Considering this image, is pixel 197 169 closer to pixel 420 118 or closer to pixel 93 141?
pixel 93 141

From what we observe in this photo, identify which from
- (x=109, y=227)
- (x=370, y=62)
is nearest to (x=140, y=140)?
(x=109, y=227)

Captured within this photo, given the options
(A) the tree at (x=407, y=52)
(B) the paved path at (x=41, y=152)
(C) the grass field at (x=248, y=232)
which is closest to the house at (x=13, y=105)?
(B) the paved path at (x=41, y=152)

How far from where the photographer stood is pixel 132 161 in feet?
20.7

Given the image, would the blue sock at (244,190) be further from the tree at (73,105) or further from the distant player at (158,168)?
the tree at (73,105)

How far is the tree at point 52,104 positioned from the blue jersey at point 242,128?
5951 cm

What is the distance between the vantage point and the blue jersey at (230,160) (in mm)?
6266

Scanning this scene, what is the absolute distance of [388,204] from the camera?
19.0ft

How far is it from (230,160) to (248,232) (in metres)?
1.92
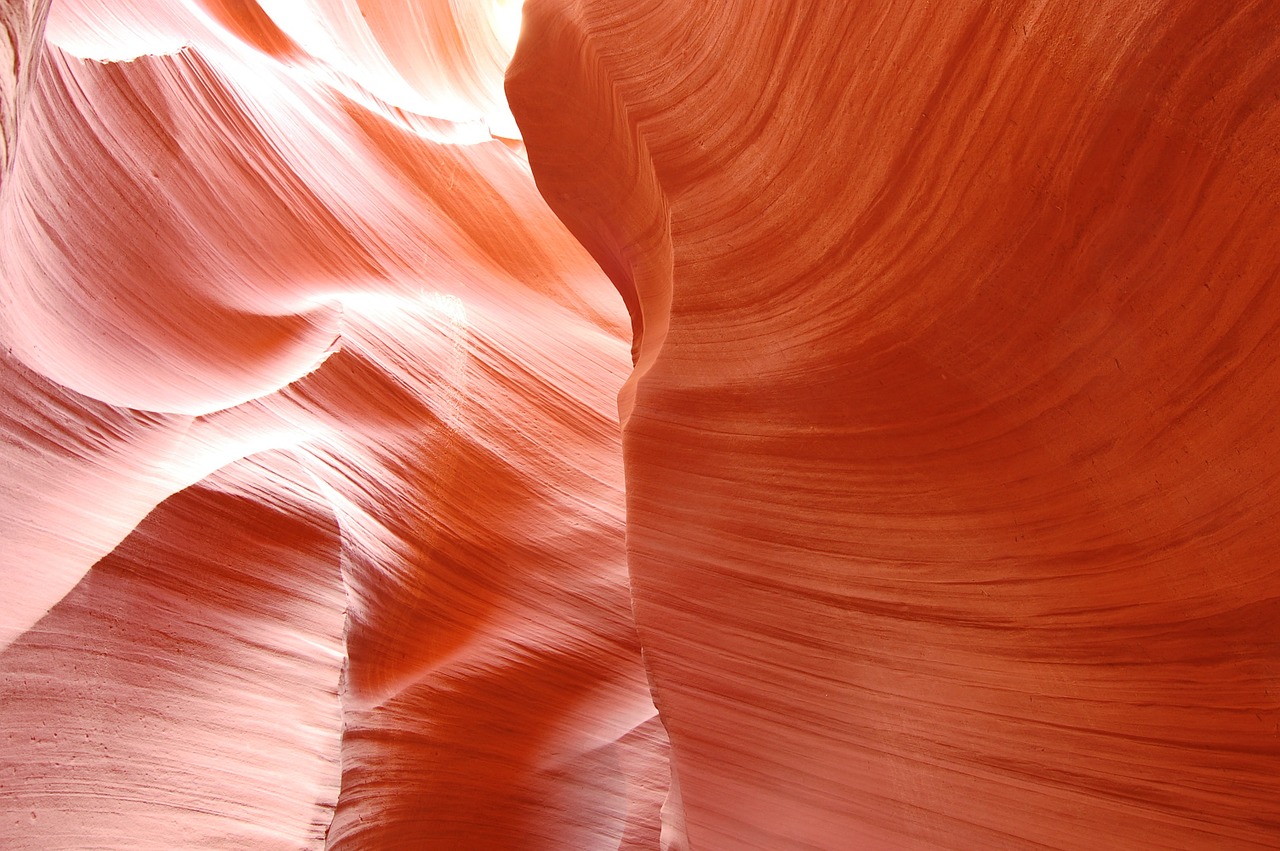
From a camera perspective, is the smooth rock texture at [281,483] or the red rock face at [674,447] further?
the smooth rock texture at [281,483]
- - -
Objective: Please swap "further" for "farther" in the rows starting at the line that contains "How far is it" and ending at the last row, and give back only those lines with everything else unchanged and the pictures left out.

Answer to the task:
How far is it from (230,160) to (248,232) (in metres)?
1.92
From a camera perspective, is the smooth rock texture at [281,483] or the red rock face at [674,447] farther?
the smooth rock texture at [281,483]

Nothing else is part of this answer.